British journalist, television presenter and author Rachel Johnson — sister of Boris Johnson — wrote that she had “profound misgivings about lockdown” from the start, stating that her father was pursued by police for alleged lockdown violations while her “lonely” mother “endured care home prison.”
Lockdowns “must never, ever, happen again,” she wrote.
Calling Hancock “slithy,” columnist Allison Pearson said he “should be arrested for wilful misconduct in public office” and must “be dragged before a Select Committee and made to answer for his actions and the vast hurt they have caused.”
Jacob Rees-Mogg, former leader of the British House of Commons and a Conservative, said decisions about lockdowns and other COVID-19 countermeasures were made by a “quad” of political figures, and that he and other members of Parliament were denied evidence needed to make an anti-lockdown case.
Esther McVey, a Conservative member of Parliament and television presenter, wrote that the U.K.’s public inquiry into the response to COVID-19 must answer “inconvenient questions” that must “go beyond the direct costs of the disease and quantify the unintended damage that COVID policy inflicted.”
In justifying her decision to release Hancock’s WhatsApp messages, Oakeshott has accused the official public inquiry of moving slowly and warned of a “whitewash.”
Camilla Tominey, associate editor of The Telegraph, wrote that it is “time for the lockdown nostalgics to confront the true horror of what Britain lived through.”
British physician Karol Sikora, Ph.D., said backlogs in the U.K.’s National Health Service as a result of COVID restrictions led to “thousands of non-COVID excess deaths” — but that he was called a “killer” for opposing lockdowns.
Fraser Nelson, editor of The Spectator, compared the U.K.’s response unfavorably to that of Sweden, which never imposed lockdowns or mask mandates. He questioned how the U.K. ended up with more than twice as many excess deaths as Sweden and warned that “Britain may well repeat its lockdown blunders sooner than anyone thinks.”

• • • • •

Copy word for word the stretch of the lockdown excerpt from "Esther McVey, a" through "for opposing lockdowns.". The rows have no connection to the lockdown excerpt.

(Collected data)

• • • • •

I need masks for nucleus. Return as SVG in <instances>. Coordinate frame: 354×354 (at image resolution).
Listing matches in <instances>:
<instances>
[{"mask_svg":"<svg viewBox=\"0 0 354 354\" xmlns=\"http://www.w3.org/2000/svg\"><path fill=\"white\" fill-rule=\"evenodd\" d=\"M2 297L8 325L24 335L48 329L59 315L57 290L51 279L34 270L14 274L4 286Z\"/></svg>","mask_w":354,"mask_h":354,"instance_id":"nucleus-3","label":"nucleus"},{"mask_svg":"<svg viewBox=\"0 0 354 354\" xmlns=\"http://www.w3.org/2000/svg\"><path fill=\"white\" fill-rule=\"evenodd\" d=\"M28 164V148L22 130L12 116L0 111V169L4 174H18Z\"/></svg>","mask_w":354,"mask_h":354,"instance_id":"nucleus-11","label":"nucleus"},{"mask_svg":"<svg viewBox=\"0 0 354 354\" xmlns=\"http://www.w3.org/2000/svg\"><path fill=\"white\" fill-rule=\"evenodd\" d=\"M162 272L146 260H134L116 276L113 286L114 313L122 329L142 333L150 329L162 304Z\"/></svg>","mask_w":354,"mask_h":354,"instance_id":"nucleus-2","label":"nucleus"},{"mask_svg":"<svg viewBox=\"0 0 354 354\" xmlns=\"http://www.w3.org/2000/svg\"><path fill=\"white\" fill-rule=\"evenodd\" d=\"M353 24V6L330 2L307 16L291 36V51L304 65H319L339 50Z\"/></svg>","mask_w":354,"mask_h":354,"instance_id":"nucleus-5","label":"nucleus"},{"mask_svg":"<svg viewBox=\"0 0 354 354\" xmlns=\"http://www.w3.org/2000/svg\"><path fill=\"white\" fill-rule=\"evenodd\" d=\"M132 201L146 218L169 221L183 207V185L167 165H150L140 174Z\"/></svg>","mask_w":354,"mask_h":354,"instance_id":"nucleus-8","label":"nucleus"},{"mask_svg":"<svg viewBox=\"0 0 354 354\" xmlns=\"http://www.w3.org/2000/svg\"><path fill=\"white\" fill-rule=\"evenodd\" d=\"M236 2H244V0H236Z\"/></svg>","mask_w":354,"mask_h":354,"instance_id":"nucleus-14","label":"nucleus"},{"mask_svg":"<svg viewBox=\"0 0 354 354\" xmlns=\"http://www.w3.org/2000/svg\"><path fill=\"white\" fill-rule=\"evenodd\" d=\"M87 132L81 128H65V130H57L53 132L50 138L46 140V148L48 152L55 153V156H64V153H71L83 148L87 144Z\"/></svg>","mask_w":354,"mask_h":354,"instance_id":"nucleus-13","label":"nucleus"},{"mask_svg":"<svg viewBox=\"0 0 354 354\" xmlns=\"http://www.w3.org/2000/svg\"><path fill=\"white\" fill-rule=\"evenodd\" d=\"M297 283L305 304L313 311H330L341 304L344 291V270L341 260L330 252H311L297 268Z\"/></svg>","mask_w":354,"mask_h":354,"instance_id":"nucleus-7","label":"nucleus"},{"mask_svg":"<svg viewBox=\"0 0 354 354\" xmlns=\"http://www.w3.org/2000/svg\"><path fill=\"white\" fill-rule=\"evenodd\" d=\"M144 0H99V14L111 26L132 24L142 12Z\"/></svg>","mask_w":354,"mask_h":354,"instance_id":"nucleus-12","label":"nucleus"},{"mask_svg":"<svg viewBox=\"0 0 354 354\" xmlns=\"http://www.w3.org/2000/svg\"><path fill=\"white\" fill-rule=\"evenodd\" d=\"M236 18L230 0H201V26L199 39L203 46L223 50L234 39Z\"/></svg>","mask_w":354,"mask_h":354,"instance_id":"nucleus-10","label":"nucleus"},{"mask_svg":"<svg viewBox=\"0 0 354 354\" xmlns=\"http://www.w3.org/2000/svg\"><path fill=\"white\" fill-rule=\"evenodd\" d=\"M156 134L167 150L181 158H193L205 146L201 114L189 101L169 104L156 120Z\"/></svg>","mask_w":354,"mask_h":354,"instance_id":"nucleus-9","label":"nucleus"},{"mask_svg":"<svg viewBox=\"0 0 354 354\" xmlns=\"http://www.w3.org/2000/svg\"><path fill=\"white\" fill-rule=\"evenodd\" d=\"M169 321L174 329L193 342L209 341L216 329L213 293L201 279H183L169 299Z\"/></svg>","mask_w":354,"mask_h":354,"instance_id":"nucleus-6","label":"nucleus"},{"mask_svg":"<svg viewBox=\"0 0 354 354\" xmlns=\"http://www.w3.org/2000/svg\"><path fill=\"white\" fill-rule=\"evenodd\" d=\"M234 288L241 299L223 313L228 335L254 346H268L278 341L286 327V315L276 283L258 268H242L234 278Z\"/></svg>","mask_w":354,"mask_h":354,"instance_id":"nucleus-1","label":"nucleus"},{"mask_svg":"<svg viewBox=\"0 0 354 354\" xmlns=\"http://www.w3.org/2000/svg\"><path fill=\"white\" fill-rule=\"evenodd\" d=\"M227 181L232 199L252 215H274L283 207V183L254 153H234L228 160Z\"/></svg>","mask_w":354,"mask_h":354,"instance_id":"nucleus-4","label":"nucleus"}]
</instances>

• • • • •

▸ EXERCISE ANSWER
Esther McVey, a Conservative member of Parliament and television presenter, wrote that the U.K.’s public inquiry into the response to COVID-19 must answer “inconvenient questions” that must “go beyond the direct costs of the disease and quantify the unintended damage that COVID policy inflicted.”
In justifying her decision to release Hancock’s WhatsApp messages, Oakeshott has accused the official public inquiry of moving slowly and warned of a “whitewash.”
Camilla Tominey, associate editor of The Telegraph, wrote that it is “time for the lockdown nostalgics to confront the true horror of what Britain lived through.”
British physician Karol Sikora, Ph.D., said backlogs in the U.K.’s National Health Service as a result of COVID restrictions led to “thousands of non-COVID excess deaths” — but that he was called a “killer” for opposing lockdowns.